Um was kämpft Russland in der Ukraine?

Wegen der Ausgabe Offen-siv 5-2022 (Juli-August 2022), die sich mit dem Thema des Ukrainekriegs befasst, sehe ich mich dazu veranlasst, eine auf Nachfrage eines Genossen Anfang Mai abgefasste Ausarbeitung hier zu veröffentlichen.

 

Die russische Intervention in den ukrainischen Bürgerkrieg rief durch die Medien gesteuerte Reaktionen hervor. Seit 2014 schwelt der Bürgerkrieg bereits – aber acht Jahre lang interessierte das kaum jemanden in Deutschland. Das Leid der Zivilbevölkerung im Donbass wurde genauso ignoriert, wie die negativen Folgen des Bürgerkriegs auf die ukrainische Wirtschaft. Der alte Trick, die Deutschen mit „Der Russe kommt!“ aufzuscheuchen, funktioniert noch immer. Es soll hier nicht um den konkreten Kriegsverlauf gehen, sondern um die Interessenfrage Russlands.

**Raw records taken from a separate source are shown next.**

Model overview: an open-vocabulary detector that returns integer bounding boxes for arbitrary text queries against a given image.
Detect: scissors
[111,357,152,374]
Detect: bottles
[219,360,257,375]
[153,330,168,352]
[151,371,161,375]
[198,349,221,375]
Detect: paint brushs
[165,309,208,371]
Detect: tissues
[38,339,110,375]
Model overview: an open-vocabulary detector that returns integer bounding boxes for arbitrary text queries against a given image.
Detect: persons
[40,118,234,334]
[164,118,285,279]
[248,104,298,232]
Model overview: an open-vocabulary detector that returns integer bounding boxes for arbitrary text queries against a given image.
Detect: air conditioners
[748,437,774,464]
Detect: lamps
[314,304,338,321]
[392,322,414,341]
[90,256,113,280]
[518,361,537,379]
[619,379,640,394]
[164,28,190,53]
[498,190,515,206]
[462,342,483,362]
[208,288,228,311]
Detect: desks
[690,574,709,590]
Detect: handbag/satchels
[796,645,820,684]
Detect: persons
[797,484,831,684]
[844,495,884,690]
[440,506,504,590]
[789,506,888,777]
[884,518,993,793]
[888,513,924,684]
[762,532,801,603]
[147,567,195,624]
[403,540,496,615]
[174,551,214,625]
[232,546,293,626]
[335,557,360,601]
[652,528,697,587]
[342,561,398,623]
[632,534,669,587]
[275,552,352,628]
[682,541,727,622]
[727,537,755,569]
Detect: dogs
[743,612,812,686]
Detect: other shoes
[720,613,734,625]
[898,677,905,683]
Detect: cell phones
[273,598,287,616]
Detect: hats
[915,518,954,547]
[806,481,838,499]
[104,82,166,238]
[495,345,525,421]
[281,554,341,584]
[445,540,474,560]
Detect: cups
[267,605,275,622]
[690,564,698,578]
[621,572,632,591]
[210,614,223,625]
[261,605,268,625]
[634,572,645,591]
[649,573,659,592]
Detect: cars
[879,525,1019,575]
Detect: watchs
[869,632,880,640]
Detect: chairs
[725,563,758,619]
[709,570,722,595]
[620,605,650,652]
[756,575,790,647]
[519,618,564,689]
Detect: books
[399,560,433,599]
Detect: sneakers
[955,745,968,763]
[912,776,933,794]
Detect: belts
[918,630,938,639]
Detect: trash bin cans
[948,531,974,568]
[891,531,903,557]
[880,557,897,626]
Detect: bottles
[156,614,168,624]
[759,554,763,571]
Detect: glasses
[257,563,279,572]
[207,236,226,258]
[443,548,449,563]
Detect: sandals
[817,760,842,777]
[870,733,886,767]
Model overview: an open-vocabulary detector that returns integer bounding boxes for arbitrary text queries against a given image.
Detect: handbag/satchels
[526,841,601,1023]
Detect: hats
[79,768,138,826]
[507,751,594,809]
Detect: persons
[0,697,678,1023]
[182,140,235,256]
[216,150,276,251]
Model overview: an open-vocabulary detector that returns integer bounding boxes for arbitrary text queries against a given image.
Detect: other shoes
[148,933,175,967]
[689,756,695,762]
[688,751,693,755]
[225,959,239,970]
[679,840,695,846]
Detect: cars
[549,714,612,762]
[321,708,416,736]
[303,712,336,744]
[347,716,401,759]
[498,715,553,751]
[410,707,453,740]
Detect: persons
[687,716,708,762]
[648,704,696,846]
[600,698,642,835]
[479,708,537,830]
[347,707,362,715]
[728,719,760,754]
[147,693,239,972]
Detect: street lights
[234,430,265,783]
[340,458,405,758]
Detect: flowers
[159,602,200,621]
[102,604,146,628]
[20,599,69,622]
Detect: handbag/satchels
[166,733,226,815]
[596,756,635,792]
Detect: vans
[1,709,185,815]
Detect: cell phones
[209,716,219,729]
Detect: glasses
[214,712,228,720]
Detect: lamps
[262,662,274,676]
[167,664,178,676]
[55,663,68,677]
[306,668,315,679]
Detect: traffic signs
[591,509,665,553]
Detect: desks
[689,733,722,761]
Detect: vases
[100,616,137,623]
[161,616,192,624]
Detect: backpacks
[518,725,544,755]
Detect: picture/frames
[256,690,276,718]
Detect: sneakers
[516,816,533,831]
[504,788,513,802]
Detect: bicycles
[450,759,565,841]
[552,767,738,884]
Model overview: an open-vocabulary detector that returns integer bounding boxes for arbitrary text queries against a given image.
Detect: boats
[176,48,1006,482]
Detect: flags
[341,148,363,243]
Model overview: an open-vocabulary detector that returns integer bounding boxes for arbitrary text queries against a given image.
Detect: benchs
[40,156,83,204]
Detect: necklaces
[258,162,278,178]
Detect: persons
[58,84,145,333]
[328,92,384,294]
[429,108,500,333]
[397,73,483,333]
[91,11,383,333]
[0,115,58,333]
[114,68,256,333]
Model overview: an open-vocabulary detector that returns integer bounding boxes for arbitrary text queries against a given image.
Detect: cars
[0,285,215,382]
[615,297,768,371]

Putin kann man keineswegs als ehrlichen Antifaschisten bezeichnen, wie er sich selbst porträtiert1. Acht Jahre lang sah er von außen zu und intervenierte nicht. Außerdem attackierte er Lenin dafür, dass er angeblich die Ukraine „erschaffen“ hätte. „Was das historische Schicksal Russlands und seiner Völker betrifft, waren Lenins Prinzipien der Staatsentwicklung nicht bloß ein Fehler; sie waren schlimmer als ein Fehler.“2, behauptet Putin. Solche Behauptungen können wir nicht aus Opportunismus unwidersprochen im Raum stehen lassen.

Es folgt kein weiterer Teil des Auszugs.